Records of scene-based questions:
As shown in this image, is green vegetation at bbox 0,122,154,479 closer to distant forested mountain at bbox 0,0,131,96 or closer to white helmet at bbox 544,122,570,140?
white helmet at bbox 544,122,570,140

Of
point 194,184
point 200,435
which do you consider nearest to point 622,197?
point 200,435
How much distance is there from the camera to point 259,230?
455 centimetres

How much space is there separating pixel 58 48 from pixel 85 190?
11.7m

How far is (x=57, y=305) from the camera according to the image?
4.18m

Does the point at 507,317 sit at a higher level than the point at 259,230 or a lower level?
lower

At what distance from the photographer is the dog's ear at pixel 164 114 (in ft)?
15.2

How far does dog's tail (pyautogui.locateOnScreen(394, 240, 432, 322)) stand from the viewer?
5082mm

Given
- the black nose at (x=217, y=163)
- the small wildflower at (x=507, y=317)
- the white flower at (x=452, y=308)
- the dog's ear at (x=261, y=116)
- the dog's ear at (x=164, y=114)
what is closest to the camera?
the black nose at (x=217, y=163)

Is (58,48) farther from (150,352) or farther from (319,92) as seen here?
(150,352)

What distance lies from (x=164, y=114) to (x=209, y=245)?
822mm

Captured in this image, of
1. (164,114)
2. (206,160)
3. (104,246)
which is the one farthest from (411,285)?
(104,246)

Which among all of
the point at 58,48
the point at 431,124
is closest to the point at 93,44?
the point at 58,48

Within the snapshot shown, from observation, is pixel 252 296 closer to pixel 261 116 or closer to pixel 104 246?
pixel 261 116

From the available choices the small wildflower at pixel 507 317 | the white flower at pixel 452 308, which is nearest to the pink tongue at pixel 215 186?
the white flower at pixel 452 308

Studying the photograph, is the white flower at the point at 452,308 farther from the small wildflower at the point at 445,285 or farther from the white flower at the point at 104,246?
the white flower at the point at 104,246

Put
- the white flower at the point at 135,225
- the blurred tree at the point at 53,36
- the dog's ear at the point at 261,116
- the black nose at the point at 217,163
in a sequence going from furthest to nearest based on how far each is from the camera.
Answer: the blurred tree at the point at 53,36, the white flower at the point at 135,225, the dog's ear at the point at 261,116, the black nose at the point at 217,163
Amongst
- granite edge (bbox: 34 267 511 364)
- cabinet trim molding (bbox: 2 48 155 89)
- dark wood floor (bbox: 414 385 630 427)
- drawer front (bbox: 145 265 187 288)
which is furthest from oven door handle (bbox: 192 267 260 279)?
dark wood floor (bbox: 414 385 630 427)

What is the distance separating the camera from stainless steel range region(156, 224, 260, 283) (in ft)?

The request:
Please write out all of the lines above again, swapping "the camera" for "the lens" wherever it occurs and leaving everything else unchanged.

Written answer:
As shown in this image, is green vegetation at bbox 0,122,154,479 closer to distant forested mountain at bbox 0,0,131,96 or closer to white helmet at bbox 544,122,570,140?
white helmet at bbox 544,122,570,140

Of
point 194,184
point 200,435
which do you consider nearest to point 622,197?
point 200,435
How much distance is there from the lens to point 259,230?
455 centimetres

How much space is there separating pixel 58 48 from pixel 85 190?
11.7m

How far is (x=57, y=305) from the lens according to the image?
4.18m

Does the point at 507,317 sit at a higher level than the point at 259,230 or a lower level?
lower

At what distance from the photographer is the dog's ear at pixel 164 114 (in ft)?
15.2

How far does dog's tail (pyautogui.locateOnScreen(394, 240, 432, 322)) stand from the viewer?
5082mm

Given
- the black nose at (x=217, y=163)
- the small wildflower at (x=507, y=317)
- the white flower at (x=452, y=308)
- the dog's ear at (x=261, y=116)
- the dog's ear at (x=164, y=114)
what is closest to the lens?
the black nose at (x=217, y=163)

Is (58,48) farther from (150,352) or farther from (319,92) as seen here?
(150,352)

What distance lies from (x=164, y=114) to (x=209, y=245)?
822mm

Captured in this image, of
1. (164,114)
2. (206,160)
3. (104,246)
which is the one farthest from (411,285)?
(104,246)

Which among all of
the point at 58,48
the point at 431,124
is closest to the point at 93,44?
the point at 58,48

Within the snapshot shown, from observation, is pixel 252 296 closer to pixel 261 116 or closer to pixel 104 246?
pixel 261 116

From the available choices the small wildflower at pixel 507 317 | the white flower at pixel 452 308, which is nearest to the pink tongue at pixel 215 186?
the white flower at pixel 452 308

Studying the photograph, is the white flower at the point at 452,308 farther from the small wildflower at the point at 445,285 or farther from the white flower at the point at 104,246?
the white flower at the point at 104,246

Put
- the white flower at the point at 135,225
- the blurred tree at the point at 53,36
- the dog's ear at the point at 261,116
- the black nose at the point at 217,163
in a sequence going from furthest to nearest based on how far each is from the lens.
Answer: the blurred tree at the point at 53,36, the white flower at the point at 135,225, the dog's ear at the point at 261,116, the black nose at the point at 217,163
Amongst
- granite edge (bbox: 34 267 511 364)
- cabinet trim molding (bbox: 2 48 155 89)
- dark wood floor (bbox: 414 385 630 427)
- drawer front (bbox: 145 265 187 288)
which is furthest from oven door handle (bbox: 192 267 260 279)?
dark wood floor (bbox: 414 385 630 427)

What is the distance separating the lens from stainless steel range region(156, 224, 260, 283) (in ft)?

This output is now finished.